9.6 Regional Analysis Visuals

Figure 13: The structure of the updated Pivot Table Analysis, showing ‘Regione’ in the first column, grouped by school type, with a total count of 51,091 records.

Figure 14: Detailed view of the ‘Campania’ region, showing a total of 5,717 schools grouped by their respective school type (e.g., 71 ‘Centro territoriale’, 3 ‘Convitto annesso’, 6 ‘Convitto Nazionale’, etc.).
10 Visualizing Regional Distribution
The visual analysis was shifted to the regional level using the updated Pivot Table data.
10.1 Chart Creation Steps
- Data Preparation: Existing tables and graphs in the “Bar Charts Tipologia Scuola” sheet were deleted. The new Pivot Table data (grouped by Region) was copied and pasted into this sheet.
- Chart Generation: A new bar chart, titled “Numero di scuole per Regione” (Number of schools per Region), was created based on this data.
10.2 Key Findings and Observations
The analysis reveals the following distribution:
- Highest Concentration: The highest numbers of schools are found in Lombardia, Campania, Sicilia, and Lazio.
- Lowest Concentration: The lowest numbers are found in Friuli Venezia Giulia, Umbria, Basilicata, and Molise.
The distribution generally aligns with the population size and density of the respective regions (reference: https://www.tuttitalia.it/regioni/densita/). However, the relationship is not always linear; for example, Calabria shows a relatively high number of schools compared to its population density. This suggests a potential area for further demographic and socio-economic investigation.

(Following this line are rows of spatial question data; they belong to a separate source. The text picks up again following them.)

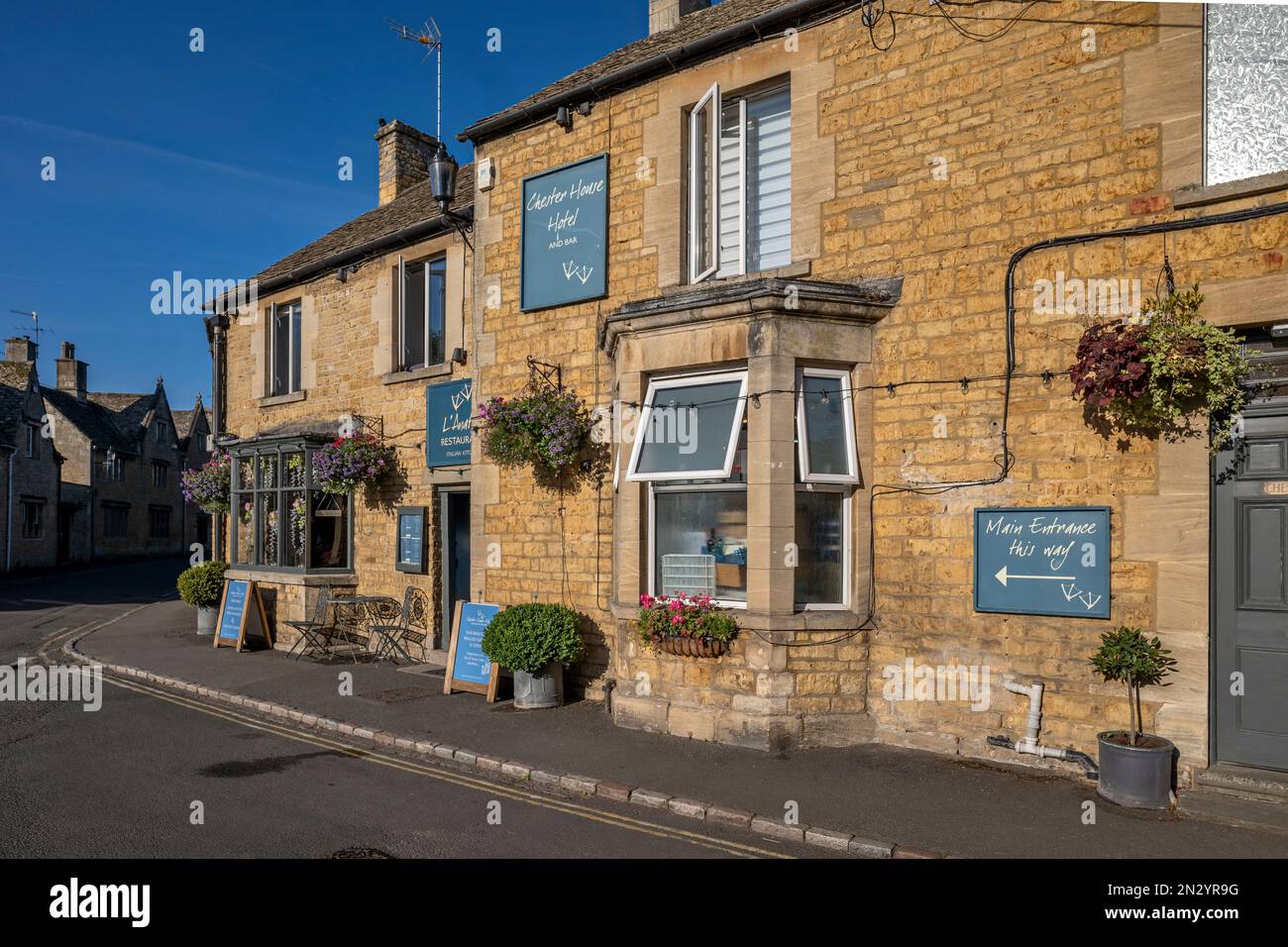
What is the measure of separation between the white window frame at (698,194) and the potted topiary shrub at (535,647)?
413 cm

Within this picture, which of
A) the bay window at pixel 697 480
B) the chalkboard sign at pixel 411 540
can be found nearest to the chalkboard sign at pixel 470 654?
the chalkboard sign at pixel 411 540

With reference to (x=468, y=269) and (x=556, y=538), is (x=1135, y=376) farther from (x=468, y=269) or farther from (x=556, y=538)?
(x=468, y=269)

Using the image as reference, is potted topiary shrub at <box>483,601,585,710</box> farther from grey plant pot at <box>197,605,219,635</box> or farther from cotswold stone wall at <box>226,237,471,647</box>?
grey plant pot at <box>197,605,219,635</box>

Figure 15: Bar chart showing the number of schools per Italian region.
🗺️ 11 Regional Distribution Map
The final visualization focuses on the high-level geographical distribution of schools across the Italian regions.
11.1 Map Creation Steps
- Data Preparation: The Regioni and Numero di scuole data from the updated Pivot Table was copied into the “Schools distribution map” sheet.
- Map Generation: The map “Distribuzione scuole statali nelle regioni italiane” (Distribution of state schools in Italian regions) was created following the same procedure used for the provincial map (Insert > Maps).
11.2 Visualization Parameters
- Color Scale: The visualization uses a 3-Color Scale (divergent) in green for clear distinction.
- Scale Values: The parameters were manually set to:
- Minimum: 400
- Midpoint: 2,500
- Maximum: 5,000

Figure 16: Choropleth map illustrating the final distribution of state schools across the Italian regions, using a green 3-color scale.
🏆 12 Conclusion and Usage
This project successfully demonstrates the process of transforming complex, raw data into a relational model within Excel for robust analysis. The structured data model (using the scuole, tipologie, comuni, and province sheets) allows for efficient creation of pivot tables, bar charts, and geographical visualizations to explore patterns in the Italian educational landscape.
12.1 Next Steps for Analysis
The files (School_Analysis_VLOOKUP_XLOOKUP.xlsx and School_Analysis_by_region.xlsx) are ready for any user to perform further queries, such as:
- Drill-down: Investigate the specific number of schools for a particular municipality (using the ‘Comune’ field in the Pivot Table).
- Ratio Analysis: Calculate the ratio of schools per capita in different regions to normalize the data and refine geographical observations (e.g., comparing Calabria’s school count to its population density).
12.2 File Usage
To explore the analysis and replicate the steps documented above:
- Download: Clone the repository and download the analysis files (
School_Analysis.xlsx, etc.). - Open: Use Microsoft Excel (or compatible software) to open
School_Analysis_by_region.xlsx. - Explore: Navigate through the sheets (
scuole,PivotTable,Schools distribution map, etc.) to review the data model, formulas, and final visualizations.